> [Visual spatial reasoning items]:
◇ ◇ ◇

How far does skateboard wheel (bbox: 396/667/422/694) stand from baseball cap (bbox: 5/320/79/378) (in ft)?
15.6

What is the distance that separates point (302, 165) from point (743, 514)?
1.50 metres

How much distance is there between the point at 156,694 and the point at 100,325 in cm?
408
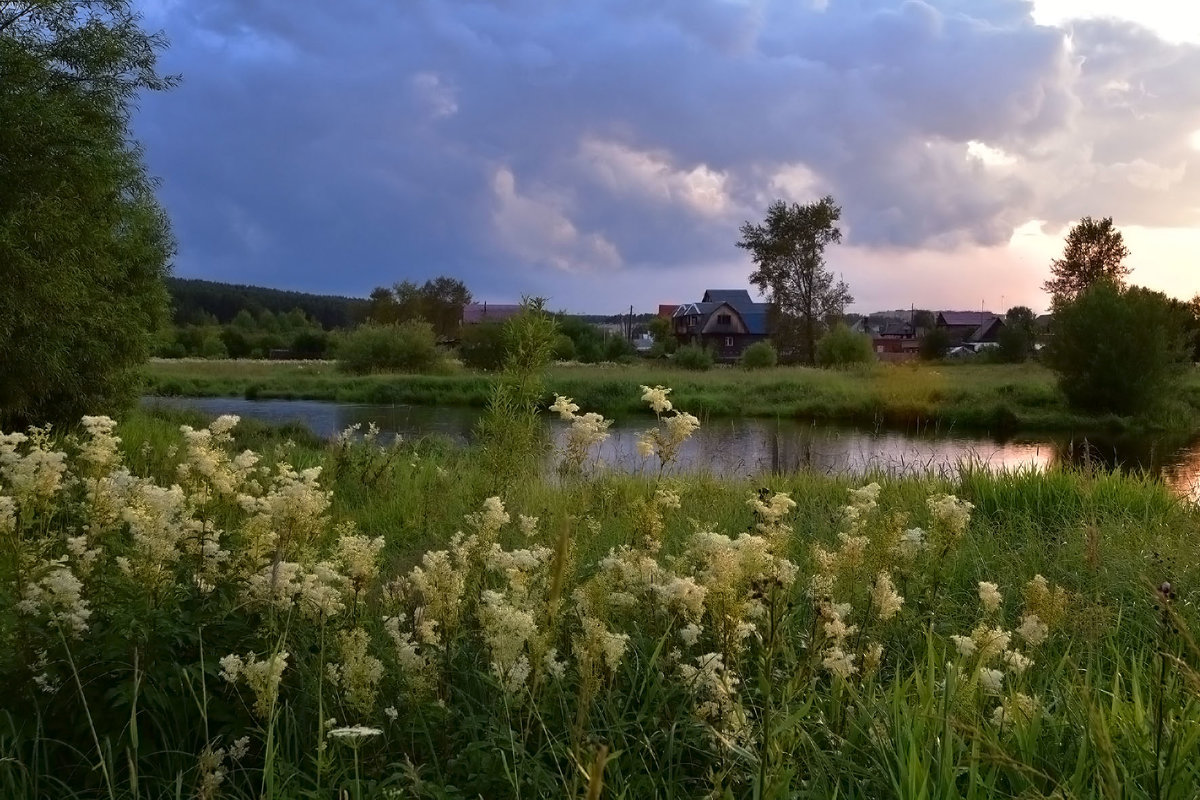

◇ ◇ ◇

Arrange the lines of the items above as a numbered list, omitting blank lines. Leave the pictures out of the answer.

1. How far does skateboard wheel (bbox: 396/667/422/694) stand from baseball cap (bbox: 5/320/79/378) (in ft)?
2. 15.6
3. What is the distance that separates point (302, 165) from point (743, 514)?
4. 1.50 metres
5. How much distance is there between the point at 156,694 and the point at 100,325 in cm?
6. 408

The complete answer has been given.